Posted on:2004-05-05Degree:Ph.DType:Thesis
University:Kansas State UniversityCandidate:Christev, Atanas ChristevFull Text:PDF
GTID:2469390011467135Subject:Economics
Abstract/Summary:
Hyperinflations are economic anomalies that provide opportunities for testing of long-standing hypotheses in monetary theory and allow for studying of inflationary expectations. How these episodes emerge, what stops them and whether expectations are rational when we observe dramatic increases in money and prices are open questions. This dissertation examines the evidence from some recent experiences in three transition economies and attempts to explain the stylized facts of hyperinflationary episodes.; The empirical results obtained in this study support the Cagan model of money demand in the East European experiences of the 1990s.
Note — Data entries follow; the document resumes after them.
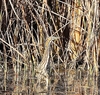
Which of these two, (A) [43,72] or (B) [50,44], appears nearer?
(A) [43,72]

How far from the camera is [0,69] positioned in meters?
4.15

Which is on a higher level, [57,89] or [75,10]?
[75,10]

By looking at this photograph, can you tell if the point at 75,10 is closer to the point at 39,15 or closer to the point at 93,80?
the point at 39,15

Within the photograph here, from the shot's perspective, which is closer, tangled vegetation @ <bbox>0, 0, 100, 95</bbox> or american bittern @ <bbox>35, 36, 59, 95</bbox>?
american bittern @ <bbox>35, 36, 59, 95</bbox>

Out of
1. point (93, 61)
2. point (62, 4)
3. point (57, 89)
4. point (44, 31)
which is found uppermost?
point (62, 4)

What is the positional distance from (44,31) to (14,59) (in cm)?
43

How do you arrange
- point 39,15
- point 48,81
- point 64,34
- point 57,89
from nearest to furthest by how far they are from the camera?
1. point 57,89
2. point 48,81
3. point 39,15
4. point 64,34

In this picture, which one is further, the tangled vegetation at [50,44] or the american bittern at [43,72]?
the tangled vegetation at [50,44]

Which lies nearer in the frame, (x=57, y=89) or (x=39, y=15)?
(x=57, y=89)

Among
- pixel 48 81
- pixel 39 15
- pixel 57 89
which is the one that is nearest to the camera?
pixel 57 89

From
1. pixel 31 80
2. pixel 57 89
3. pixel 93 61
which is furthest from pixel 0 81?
pixel 93 61

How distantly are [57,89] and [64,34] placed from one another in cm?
125

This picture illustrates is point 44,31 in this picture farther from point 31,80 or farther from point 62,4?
point 31,80

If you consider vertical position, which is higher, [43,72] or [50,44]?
[50,44]
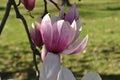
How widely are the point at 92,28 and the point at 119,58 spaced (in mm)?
2918

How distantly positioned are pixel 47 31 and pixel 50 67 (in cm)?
14

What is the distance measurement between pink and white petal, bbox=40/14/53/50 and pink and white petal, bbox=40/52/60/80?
0.08m

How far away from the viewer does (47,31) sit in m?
1.01

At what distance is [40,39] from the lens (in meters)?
1.05

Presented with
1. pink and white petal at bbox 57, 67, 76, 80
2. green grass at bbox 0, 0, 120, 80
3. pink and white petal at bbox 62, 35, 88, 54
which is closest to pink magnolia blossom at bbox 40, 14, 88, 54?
pink and white petal at bbox 62, 35, 88, 54

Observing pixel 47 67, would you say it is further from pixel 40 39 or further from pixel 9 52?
pixel 9 52

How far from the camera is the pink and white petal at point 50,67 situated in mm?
883

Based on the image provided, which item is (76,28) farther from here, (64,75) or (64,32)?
(64,75)

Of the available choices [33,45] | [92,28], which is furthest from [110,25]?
[33,45]

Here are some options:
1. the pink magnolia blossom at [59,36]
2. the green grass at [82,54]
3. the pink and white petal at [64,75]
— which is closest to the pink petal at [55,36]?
the pink magnolia blossom at [59,36]

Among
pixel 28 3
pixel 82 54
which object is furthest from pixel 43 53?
pixel 82 54

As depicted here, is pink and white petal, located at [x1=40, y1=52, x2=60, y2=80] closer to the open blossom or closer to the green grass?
the open blossom

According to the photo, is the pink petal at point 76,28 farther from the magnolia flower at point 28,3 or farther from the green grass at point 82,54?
the green grass at point 82,54

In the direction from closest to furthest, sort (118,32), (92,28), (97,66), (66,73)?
(66,73), (97,66), (118,32), (92,28)
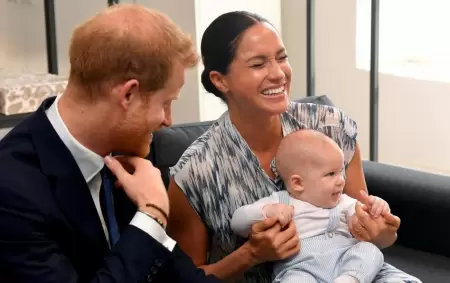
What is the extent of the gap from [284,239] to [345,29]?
2.18m

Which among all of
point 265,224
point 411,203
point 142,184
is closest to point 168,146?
point 265,224

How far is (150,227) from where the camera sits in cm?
127

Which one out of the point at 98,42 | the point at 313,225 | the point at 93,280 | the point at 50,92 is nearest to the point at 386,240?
the point at 313,225

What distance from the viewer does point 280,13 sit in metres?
3.66

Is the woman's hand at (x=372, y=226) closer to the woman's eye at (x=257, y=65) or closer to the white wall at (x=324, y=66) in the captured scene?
the woman's eye at (x=257, y=65)

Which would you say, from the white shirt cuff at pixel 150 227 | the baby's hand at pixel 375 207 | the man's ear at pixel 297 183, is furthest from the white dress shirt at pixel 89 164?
the baby's hand at pixel 375 207

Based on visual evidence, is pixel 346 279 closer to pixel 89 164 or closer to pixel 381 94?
pixel 89 164

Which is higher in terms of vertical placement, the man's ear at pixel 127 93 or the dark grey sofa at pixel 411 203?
the man's ear at pixel 127 93

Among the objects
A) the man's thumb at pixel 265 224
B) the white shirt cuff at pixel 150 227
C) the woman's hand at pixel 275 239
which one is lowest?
the woman's hand at pixel 275 239

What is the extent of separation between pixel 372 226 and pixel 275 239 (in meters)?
0.23

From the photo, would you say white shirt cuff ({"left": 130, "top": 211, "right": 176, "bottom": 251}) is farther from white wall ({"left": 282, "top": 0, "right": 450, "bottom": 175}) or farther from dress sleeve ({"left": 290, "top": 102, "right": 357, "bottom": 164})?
white wall ({"left": 282, "top": 0, "right": 450, "bottom": 175})

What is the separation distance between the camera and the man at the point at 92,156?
120 centimetres

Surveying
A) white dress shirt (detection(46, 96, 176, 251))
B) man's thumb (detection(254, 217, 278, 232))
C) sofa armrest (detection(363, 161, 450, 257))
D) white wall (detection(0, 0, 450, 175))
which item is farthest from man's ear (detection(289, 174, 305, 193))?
white wall (detection(0, 0, 450, 175))

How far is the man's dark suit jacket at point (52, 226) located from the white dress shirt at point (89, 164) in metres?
0.01
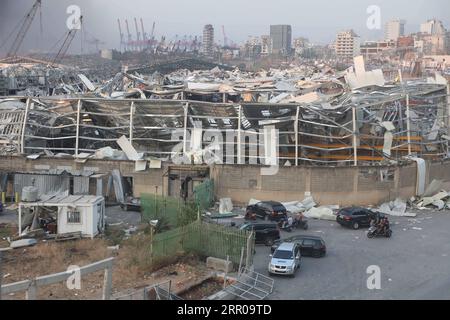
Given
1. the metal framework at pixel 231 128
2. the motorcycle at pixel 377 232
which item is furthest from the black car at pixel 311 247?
Result: the metal framework at pixel 231 128

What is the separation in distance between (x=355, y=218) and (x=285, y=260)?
15.4ft

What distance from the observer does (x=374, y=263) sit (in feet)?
40.0

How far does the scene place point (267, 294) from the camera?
1009cm

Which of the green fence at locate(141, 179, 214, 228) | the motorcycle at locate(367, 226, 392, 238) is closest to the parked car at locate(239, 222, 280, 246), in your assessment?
the green fence at locate(141, 179, 214, 228)

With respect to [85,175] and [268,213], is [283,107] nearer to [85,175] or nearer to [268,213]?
[268,213]

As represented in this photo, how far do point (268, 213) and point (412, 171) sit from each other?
559 centimetres

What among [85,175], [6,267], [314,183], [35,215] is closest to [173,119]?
[85,175]

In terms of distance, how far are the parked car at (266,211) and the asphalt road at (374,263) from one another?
72 centimetres

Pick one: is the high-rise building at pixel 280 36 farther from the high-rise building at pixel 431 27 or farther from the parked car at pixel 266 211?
the parked car at pixel 266 211

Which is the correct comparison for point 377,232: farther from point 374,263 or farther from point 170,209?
point 170,209

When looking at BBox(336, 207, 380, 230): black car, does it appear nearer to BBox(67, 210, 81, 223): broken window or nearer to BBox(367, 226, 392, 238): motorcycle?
BBox(367, 226, 392, 238): motorcycle

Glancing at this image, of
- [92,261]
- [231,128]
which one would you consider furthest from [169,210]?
[231,128]

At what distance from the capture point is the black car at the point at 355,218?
1533 centimetres

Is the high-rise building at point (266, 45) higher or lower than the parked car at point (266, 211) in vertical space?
higher
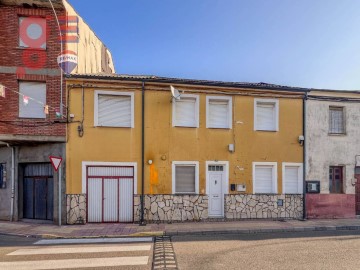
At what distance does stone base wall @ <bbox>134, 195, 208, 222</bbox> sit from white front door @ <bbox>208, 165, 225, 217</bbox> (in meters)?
0.36

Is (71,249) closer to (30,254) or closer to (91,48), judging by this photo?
(30,254)

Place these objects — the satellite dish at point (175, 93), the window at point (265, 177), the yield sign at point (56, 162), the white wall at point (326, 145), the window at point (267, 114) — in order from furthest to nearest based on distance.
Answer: the white wall at point (326, 145), the window at point (267, 114), the window at point (265, 177), the satellite dish at point (175, 93), the yield sign at point (56, 162)

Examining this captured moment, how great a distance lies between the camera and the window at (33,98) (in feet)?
44.6

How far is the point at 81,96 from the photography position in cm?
1355

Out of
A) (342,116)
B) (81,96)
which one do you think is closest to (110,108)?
(81,96)

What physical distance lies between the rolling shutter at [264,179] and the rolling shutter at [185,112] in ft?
12.5

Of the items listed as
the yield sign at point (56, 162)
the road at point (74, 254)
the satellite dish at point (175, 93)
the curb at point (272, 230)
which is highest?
the satellite dish at point (175, 93)

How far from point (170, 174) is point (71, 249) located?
5872 millimetres

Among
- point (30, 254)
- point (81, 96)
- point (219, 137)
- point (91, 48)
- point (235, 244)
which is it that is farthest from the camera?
point (91, 48)

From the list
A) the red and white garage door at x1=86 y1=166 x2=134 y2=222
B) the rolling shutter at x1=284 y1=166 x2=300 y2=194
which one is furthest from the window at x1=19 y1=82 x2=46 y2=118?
the rolling shutter at x1=284 y1=166 x2=300 y2=194

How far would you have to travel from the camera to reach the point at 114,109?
547 inches

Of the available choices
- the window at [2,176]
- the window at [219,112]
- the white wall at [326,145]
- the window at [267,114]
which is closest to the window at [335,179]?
the white wall at [326,145]

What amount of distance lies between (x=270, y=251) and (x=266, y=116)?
7.82 meters

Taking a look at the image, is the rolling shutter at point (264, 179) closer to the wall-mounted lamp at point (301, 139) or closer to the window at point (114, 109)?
the wall-mounted lamp at point (301, 139)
However, our results do not indicate that the rational expectations hypothesis holds during episodes of hyperinflation. To address this issue, we study a model of learning and hyperinflation in an attempt to better understand the volatility in movements of expectations, money, and prices.; The findings imply that the dynamics under neural network learning appear to support the outcome achieved under least squares learning reported in the earlier literature. Relaxing the assumption that inflationary expectations are rational, however, is essential since it improves the fit of the model to actual data from episodes of severe hyperinflation.; Simulations provide ample evidence that if equilibrium in the model exists, then the inflation rate converges to the low inflation rational expectations equilibrium. This suggests a classical result: a permanent increase in the government deficit raises the stationary inflation rate (Marcet and Sargent, 1989).